The cross-party Health and Social Care Committee in Parliament found the crisis with understaffing is now putting people at serious risk. The Government has failed to train new staff, retain existing personnel and pay them appropriately.
If you know anyone working at one of our regional hospitals, they will tell you that there has not been a single day recently when A&E isn’t rammed – and that an insufficiently sized workforce is on hand to cope with the inflated demand.
Things are so bad that former health service boss, Professor Sir Simon Stephens – in a move sure to be cheered on by the Government – has suggested that patients should be charged for hospital stays to raise vital funding.
Rates of people paying for private treatment has risen by nearly 40 per cent since the beginning of the pandemic, according to Private Healthcare Information Network figures.
And we’ve known for a long time that private healthcare firms will retain a particularly strong interest in our NHS as the Government continues to strike trade deals with the US and other nations.

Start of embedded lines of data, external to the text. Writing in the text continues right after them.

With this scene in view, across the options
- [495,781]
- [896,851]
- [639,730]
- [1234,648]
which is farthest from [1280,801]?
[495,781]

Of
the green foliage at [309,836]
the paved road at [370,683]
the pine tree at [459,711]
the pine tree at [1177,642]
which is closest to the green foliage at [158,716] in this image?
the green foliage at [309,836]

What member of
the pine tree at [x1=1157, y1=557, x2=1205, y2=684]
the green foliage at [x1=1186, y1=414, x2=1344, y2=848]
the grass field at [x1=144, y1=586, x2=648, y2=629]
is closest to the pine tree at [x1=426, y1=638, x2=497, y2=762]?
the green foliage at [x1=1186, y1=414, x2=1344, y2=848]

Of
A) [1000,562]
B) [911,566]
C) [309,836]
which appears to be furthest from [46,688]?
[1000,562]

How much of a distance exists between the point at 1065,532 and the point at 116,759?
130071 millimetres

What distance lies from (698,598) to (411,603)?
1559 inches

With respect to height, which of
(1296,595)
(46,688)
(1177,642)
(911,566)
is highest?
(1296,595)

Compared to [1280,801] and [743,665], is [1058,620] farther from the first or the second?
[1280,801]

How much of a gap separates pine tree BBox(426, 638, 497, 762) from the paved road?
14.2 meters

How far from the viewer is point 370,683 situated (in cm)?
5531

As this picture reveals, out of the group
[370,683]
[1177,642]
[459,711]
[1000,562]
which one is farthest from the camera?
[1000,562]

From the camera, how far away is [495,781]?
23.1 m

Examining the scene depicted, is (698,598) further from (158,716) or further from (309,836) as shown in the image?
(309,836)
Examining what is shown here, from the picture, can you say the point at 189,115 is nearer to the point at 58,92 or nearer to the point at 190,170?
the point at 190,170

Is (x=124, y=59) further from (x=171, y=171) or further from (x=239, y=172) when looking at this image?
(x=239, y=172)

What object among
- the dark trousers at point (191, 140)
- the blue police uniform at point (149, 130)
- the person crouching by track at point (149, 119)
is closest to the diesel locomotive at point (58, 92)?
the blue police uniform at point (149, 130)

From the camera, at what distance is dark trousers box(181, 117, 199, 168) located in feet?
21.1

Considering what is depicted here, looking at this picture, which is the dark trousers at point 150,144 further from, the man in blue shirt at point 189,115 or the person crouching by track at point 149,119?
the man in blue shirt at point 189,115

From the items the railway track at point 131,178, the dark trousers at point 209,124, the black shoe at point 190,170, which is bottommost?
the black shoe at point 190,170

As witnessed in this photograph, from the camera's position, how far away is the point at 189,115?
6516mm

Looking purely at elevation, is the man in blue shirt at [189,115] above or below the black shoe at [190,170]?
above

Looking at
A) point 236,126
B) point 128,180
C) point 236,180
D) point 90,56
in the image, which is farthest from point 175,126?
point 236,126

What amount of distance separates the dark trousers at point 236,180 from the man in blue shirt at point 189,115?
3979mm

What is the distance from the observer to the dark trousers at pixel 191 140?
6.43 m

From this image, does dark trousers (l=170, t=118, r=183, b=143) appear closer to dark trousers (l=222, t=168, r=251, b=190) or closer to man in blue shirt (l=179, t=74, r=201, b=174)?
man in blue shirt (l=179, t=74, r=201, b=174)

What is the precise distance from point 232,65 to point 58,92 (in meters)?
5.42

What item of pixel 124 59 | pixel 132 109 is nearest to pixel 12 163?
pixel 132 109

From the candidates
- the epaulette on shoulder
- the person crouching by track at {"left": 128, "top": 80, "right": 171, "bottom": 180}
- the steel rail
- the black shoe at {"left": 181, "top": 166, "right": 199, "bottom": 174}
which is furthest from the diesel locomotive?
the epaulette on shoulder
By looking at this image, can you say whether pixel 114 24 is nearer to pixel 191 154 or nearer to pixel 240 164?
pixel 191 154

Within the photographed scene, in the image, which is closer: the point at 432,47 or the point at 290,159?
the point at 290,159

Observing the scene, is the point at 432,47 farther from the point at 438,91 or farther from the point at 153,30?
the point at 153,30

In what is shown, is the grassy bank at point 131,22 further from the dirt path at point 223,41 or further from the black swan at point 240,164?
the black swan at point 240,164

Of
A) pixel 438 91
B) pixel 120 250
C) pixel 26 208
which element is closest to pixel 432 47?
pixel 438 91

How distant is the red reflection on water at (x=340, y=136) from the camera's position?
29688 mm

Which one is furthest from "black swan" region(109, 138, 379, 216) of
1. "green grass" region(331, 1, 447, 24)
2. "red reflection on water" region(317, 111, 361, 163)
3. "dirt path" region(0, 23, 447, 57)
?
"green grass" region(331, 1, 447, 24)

This will only fuel suggestions the Conservatives are running our NHS into the ground so they can implement wide-reaching privatisation, ideally with greater public consent.
So where is the Government’s plan? These problems have been known about for nearly a decade. Who is going to fix this?
In response to my question, I look forward to meeting with the newly installed Health Secretary, Steve Barclay, to continue to make the case for urgent action.
Unfortunately though it is highly likely he won’t be in the job long. Let’s hope his successor is a champion of the NHS – free at the point of use, for everyone in the UK.